EXERCISE AIM: All lines from the one holding "93.夜之魔女传闻12" to the end of the listing are to be output exactly, both ends included, with any pictures left out.
::: INPUT MATERIAL
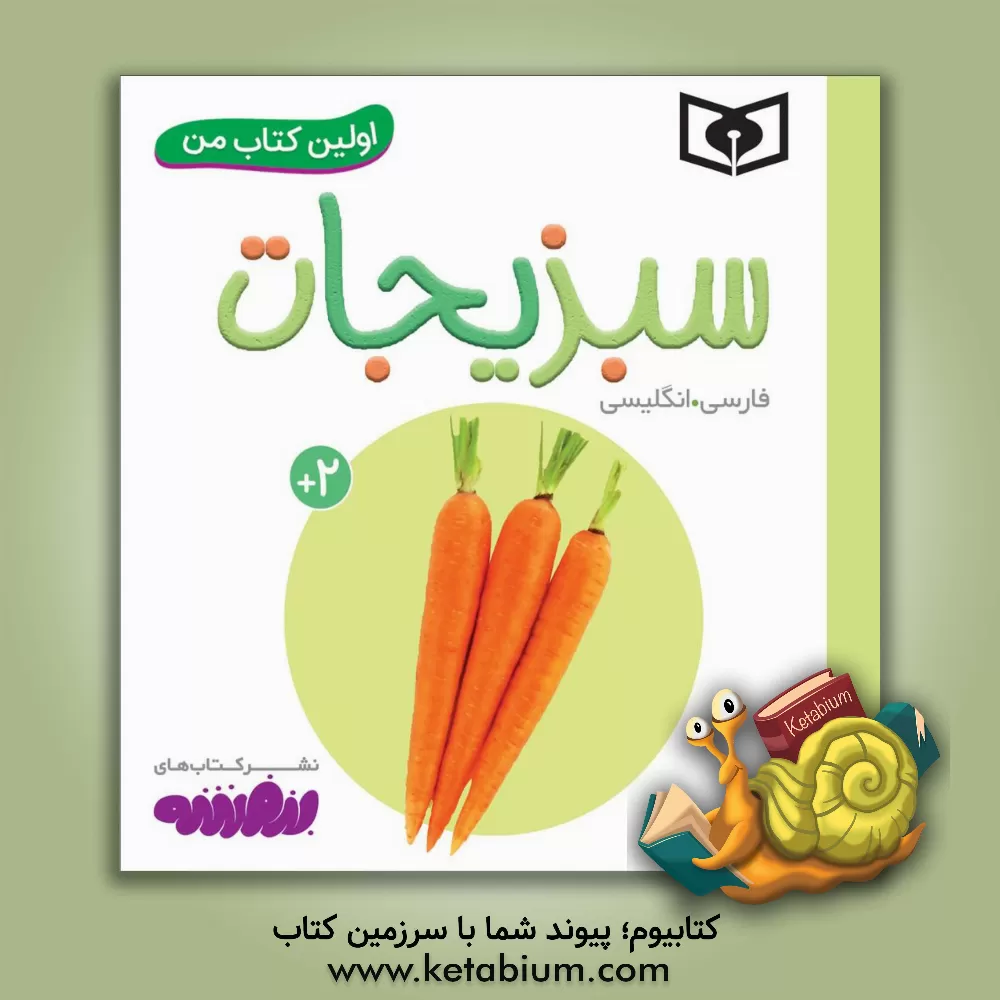 کتاب سبزیجات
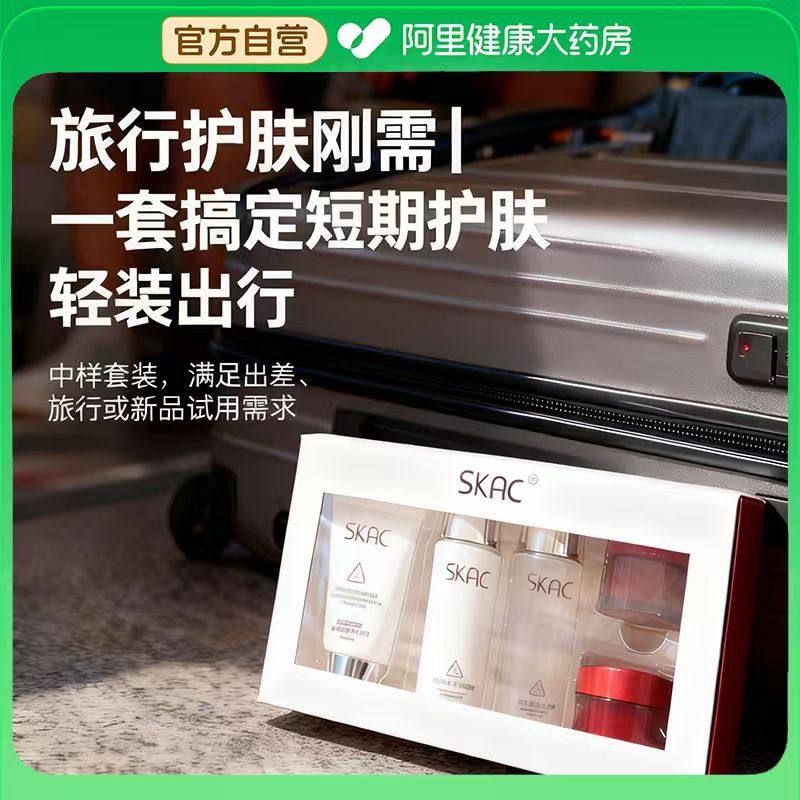 SKAC护肤便携旅行装温和保湿补水洗面奶面霜眼霜滋润嫩肤提亮肤色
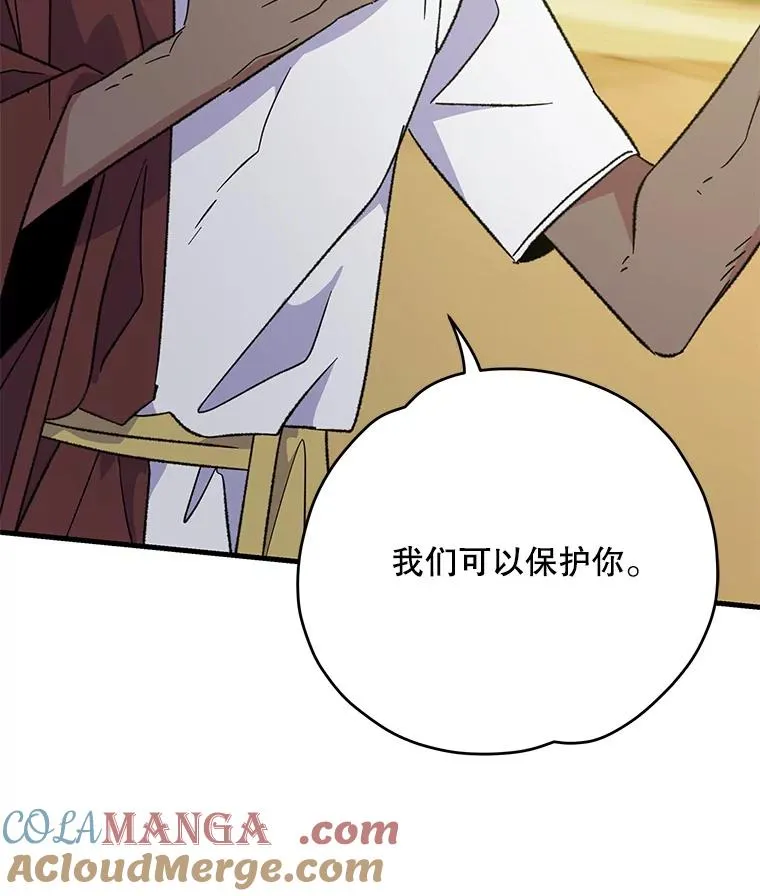 93.夜之魔女传闻12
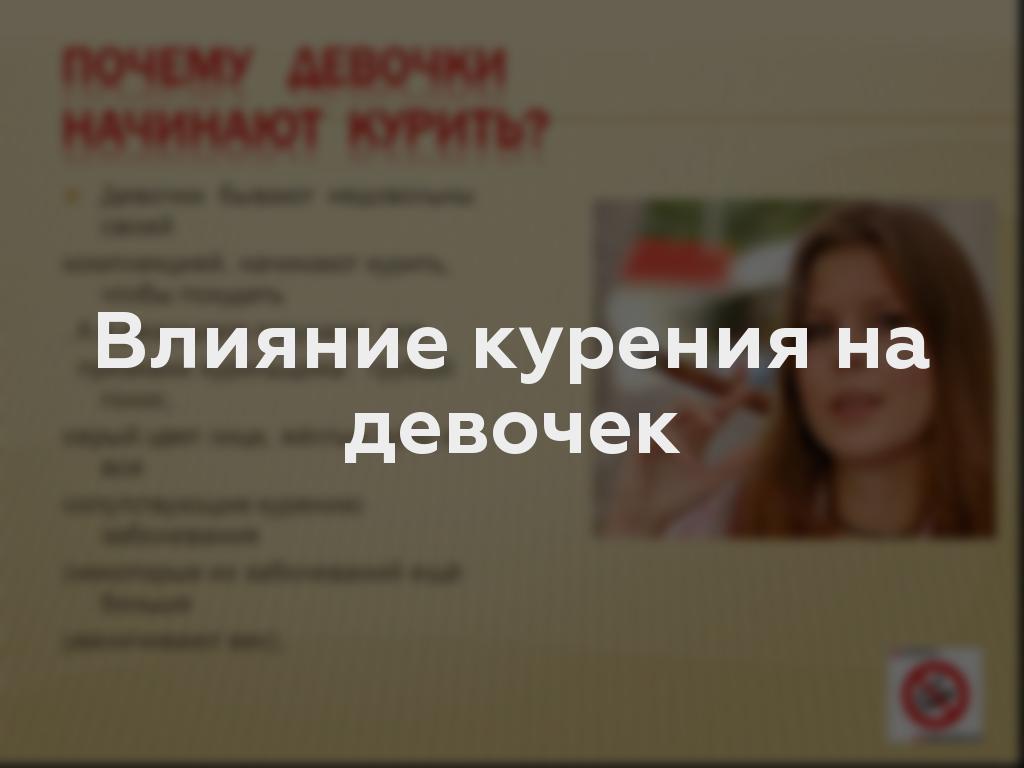 Влияние курения на девочек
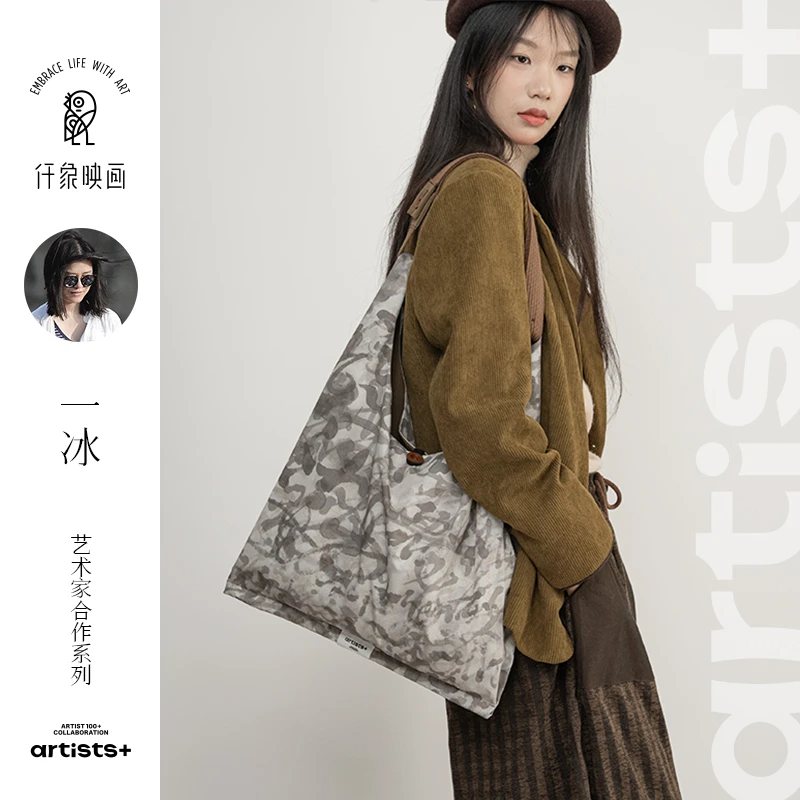 《墨染》一冰X仟象映画 新中式单肩包复古通勤单肩斜挎包女托特包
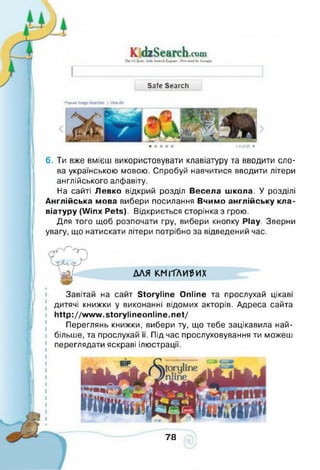 Інформатика 4 клас. Ломаковська Г.В.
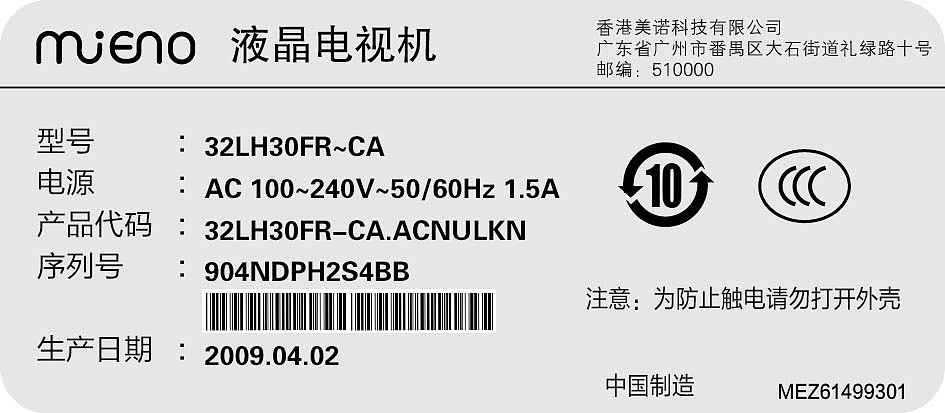 不干膠標簽防偽印刷技術 不干膠標簽防偽印刷技術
::::::
WRITTEN ANSWER:
 93.夜之魔女传闻12
 Влияние курения на девочек
 《墨染》一冰X仟象映画 新中式单肩包复古通勤单肩斜挎包女托特包
 Інформатика 4 клас. Ломаковська Г.В.
 不干膠標簽防偽印刷技術 不干膠標簽防偽印刷技術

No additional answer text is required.